Items listed in a dataset:
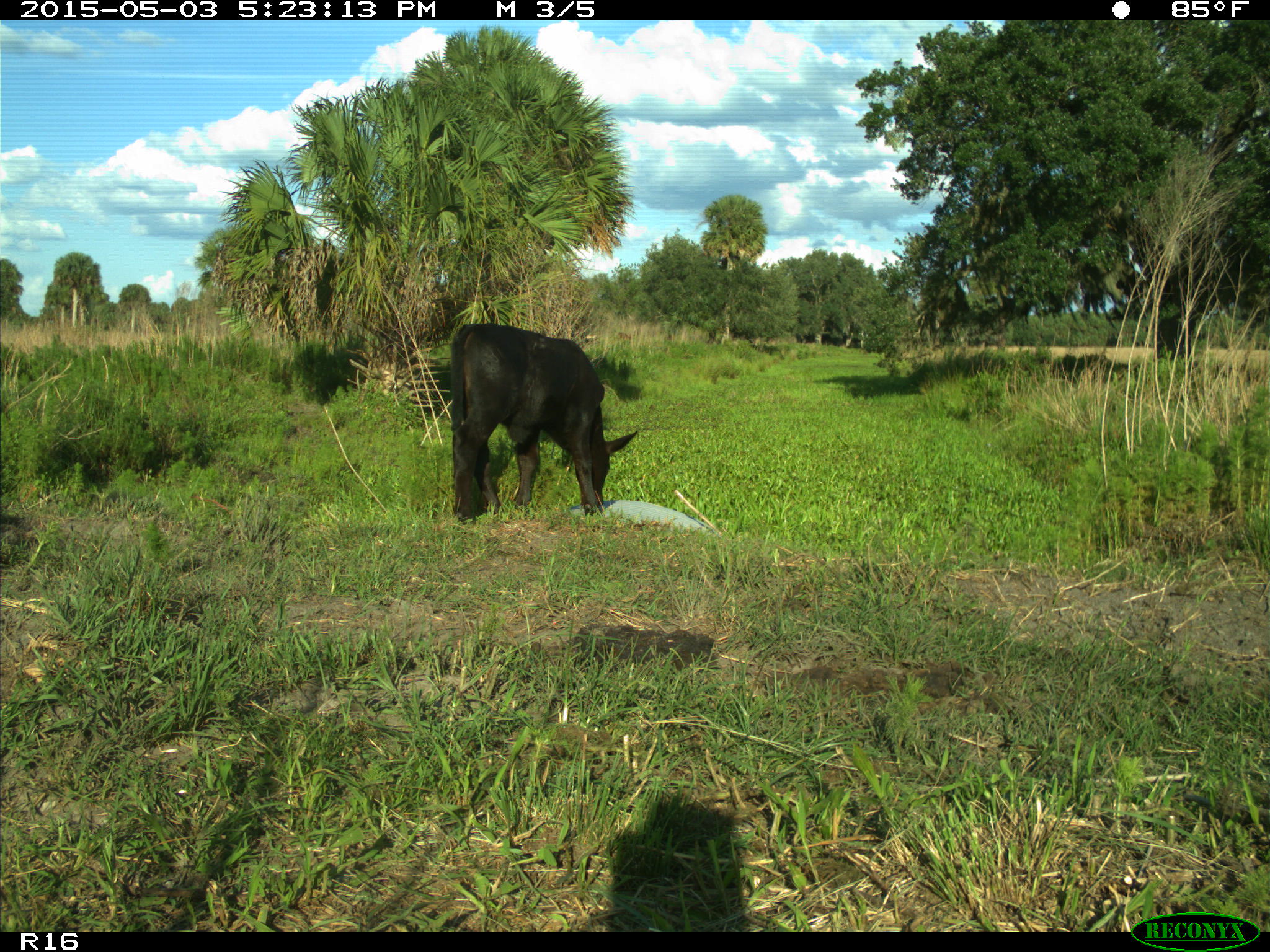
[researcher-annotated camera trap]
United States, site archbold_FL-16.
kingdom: Animalia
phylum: Chordata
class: Mammalia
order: Artiodactyla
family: Bovidae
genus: Bos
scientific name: Bos taurus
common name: domestic cow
Bos taurus (domestic cow).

#### Task details
Set every record down again verbatim, without pictures.

#### Solution to this task
[researcher-annotated camera trap]
United States, site archbold_FL-16.
kingdom: Animalia
phylum: Chordata
class: Mammalia
order: Artiodactyla
family: Bovidae
genus: Bos
scientific name: Bos taurus
common name: domestic cow
Bos taurus (domestic cow).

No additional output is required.